November 8, 2010
Wired magazine reports that Nicaragua and Costa Rica are calling on the Organization of American States and/or the UN Security Council to mediate a border dispute. It seems that the Nicaraguan military “accidentally” invaded Costa Rica because of an error on Google Maps. According to the Wired story:
Last week, Nicaraguan troops crossed the border, took down a Costa Rican flag and defiantly raised their own flag on Costa Rican turf. [T]he troops’ commander, Eden Pastora, told a Costa Rican newspaper, La Nacion, that his invasion was not his fault, because Google Maps mistakenly said the territory belonged to Nicaragua.
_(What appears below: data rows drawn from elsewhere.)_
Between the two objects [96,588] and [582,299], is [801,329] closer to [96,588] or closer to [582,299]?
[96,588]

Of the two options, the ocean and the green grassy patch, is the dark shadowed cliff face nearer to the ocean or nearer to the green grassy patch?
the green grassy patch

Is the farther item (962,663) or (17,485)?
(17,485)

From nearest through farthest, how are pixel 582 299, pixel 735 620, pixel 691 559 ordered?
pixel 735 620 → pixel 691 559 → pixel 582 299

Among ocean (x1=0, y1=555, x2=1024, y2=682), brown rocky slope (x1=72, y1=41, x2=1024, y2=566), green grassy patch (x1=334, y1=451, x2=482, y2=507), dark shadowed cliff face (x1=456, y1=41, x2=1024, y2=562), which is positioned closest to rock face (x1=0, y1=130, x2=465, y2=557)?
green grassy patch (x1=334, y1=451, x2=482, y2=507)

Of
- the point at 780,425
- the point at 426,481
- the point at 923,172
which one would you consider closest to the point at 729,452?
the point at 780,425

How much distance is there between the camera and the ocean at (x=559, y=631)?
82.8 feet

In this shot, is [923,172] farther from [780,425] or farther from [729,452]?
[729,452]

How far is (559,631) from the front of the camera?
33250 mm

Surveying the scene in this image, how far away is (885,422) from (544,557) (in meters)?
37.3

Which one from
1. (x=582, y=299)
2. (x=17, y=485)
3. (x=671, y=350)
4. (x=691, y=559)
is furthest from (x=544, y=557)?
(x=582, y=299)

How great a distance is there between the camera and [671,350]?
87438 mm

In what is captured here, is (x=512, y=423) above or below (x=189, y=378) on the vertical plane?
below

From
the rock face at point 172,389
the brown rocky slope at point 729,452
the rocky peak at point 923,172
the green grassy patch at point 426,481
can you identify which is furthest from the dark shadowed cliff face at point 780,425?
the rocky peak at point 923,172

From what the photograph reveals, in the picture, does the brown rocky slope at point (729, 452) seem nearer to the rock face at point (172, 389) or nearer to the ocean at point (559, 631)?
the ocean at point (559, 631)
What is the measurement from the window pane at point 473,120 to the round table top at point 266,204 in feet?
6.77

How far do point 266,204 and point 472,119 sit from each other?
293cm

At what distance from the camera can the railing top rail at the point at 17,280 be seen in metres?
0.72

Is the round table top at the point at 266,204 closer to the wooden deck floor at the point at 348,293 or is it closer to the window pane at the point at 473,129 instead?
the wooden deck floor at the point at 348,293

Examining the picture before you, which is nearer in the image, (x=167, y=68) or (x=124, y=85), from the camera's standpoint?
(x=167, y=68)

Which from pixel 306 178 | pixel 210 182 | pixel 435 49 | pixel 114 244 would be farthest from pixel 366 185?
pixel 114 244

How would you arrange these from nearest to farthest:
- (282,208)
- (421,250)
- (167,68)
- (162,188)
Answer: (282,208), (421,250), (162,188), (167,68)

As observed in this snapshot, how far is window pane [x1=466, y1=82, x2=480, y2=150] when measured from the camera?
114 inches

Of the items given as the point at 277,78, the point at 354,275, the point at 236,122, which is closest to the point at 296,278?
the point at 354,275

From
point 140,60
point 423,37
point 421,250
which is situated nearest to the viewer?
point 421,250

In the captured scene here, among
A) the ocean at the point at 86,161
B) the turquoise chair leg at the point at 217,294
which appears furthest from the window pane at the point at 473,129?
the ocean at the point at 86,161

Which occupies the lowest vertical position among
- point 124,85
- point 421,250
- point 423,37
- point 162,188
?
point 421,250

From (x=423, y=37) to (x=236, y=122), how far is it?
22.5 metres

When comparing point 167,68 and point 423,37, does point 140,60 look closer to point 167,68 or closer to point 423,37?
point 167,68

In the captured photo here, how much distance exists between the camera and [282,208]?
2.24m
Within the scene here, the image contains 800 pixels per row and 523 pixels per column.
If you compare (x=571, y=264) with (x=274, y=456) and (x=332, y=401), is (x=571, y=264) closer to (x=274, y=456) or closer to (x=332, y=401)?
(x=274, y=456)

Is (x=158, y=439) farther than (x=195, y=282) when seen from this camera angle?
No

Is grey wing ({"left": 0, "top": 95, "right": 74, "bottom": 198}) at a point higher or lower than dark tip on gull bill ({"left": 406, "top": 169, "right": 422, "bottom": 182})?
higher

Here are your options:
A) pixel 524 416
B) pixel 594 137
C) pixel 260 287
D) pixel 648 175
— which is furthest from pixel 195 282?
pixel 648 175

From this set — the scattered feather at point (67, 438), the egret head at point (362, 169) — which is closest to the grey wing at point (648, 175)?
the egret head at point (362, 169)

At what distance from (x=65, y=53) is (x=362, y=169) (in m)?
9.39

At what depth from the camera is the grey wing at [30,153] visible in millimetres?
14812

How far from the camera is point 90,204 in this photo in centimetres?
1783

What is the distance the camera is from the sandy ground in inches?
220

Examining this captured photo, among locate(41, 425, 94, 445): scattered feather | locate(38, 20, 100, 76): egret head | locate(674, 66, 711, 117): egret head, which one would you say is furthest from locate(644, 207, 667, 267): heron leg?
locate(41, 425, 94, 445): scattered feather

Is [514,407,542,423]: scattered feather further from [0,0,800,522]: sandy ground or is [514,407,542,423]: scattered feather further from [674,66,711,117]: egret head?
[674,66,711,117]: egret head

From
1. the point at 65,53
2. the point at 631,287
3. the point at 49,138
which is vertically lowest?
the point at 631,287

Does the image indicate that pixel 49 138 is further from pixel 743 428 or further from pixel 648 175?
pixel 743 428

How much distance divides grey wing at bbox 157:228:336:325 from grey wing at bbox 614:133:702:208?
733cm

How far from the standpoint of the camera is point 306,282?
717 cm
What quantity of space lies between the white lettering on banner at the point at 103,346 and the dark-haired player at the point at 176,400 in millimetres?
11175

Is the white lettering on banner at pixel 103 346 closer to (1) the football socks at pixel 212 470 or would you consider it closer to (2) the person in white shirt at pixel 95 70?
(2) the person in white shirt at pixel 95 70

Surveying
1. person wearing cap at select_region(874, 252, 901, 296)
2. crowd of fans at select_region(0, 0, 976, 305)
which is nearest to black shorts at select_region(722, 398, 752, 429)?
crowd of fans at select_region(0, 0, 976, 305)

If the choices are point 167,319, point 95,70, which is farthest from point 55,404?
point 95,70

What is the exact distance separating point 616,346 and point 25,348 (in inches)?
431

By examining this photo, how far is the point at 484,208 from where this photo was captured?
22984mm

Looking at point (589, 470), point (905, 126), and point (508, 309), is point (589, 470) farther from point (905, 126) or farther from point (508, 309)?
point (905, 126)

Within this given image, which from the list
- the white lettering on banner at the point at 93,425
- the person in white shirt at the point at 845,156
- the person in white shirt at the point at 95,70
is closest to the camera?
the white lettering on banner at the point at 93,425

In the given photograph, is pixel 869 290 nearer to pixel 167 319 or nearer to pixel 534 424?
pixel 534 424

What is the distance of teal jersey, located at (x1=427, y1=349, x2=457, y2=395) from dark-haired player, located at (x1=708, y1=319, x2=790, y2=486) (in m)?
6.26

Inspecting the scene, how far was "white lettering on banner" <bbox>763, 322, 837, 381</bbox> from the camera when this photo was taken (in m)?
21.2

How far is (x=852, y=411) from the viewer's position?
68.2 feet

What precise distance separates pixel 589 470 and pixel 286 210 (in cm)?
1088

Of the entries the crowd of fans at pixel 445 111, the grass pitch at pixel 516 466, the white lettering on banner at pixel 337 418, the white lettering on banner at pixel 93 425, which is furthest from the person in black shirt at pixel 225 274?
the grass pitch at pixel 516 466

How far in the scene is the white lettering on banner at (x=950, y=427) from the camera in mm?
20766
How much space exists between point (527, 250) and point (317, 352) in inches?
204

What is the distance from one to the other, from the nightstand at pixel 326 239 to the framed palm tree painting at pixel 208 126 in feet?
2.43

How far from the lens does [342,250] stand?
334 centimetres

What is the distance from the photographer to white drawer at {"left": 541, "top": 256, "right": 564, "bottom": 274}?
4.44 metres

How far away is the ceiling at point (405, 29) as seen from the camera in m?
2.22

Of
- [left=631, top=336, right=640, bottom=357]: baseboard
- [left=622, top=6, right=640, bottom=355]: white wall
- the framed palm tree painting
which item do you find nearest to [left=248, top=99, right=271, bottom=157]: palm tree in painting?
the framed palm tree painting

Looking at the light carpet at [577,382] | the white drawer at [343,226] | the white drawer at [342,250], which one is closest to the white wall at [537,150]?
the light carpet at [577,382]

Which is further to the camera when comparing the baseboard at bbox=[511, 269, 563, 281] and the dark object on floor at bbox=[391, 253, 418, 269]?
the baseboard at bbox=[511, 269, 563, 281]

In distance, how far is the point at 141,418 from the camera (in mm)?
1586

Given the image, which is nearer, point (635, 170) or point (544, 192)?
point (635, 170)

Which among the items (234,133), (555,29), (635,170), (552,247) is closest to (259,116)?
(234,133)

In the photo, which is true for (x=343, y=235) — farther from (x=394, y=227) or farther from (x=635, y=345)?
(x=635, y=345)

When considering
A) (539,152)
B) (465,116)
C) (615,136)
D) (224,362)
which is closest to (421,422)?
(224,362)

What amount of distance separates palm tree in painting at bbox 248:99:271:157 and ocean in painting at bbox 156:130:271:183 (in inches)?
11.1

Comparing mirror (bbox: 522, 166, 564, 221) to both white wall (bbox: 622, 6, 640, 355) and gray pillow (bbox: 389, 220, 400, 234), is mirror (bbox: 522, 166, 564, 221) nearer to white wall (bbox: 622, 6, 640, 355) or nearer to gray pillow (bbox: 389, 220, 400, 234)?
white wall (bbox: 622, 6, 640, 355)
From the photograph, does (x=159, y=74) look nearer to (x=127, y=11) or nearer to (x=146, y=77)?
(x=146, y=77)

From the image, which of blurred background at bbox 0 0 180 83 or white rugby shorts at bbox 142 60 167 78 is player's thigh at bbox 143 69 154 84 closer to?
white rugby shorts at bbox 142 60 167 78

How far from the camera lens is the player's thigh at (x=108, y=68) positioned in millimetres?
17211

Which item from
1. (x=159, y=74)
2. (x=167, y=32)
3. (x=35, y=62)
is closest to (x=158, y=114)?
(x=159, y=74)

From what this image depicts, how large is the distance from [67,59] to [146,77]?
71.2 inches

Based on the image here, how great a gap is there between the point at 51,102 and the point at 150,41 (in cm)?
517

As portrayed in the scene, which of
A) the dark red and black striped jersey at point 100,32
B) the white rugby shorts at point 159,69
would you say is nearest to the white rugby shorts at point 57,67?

Government officials in Nicaragua have also blamed a “bug in Google” for the error. . . . . “Costa Rica is seeing its dignity smeared and there is a sense of great national urgency,” said Costa Rica’s President Laura Chinchilla.
The search giant has owned up and admitted to its mistake, saying that an error, by up to 2.7 kilometers, arose in the compilation of the border source data with the US Department of State. It has now received correct and accurate data, and is working on updating the map.
When I first read this I thought this had to be a fake story from the famed humor magazine the Onion. But to the chagrin of the two countries, it’s true. And, there’s more. Is this “my bad” explanation from Google Maps’ Charlie Hale priceless or what?
Once our [corrections] go live in Google Earth and Maps we will be depicting the border according to the most recent and definitive records available. But as we know, cartography is a complex undertaking, and borders are always changing. We remain committed to updating our maps as needed.
Forest, these are the trees. Trees, this is the forest.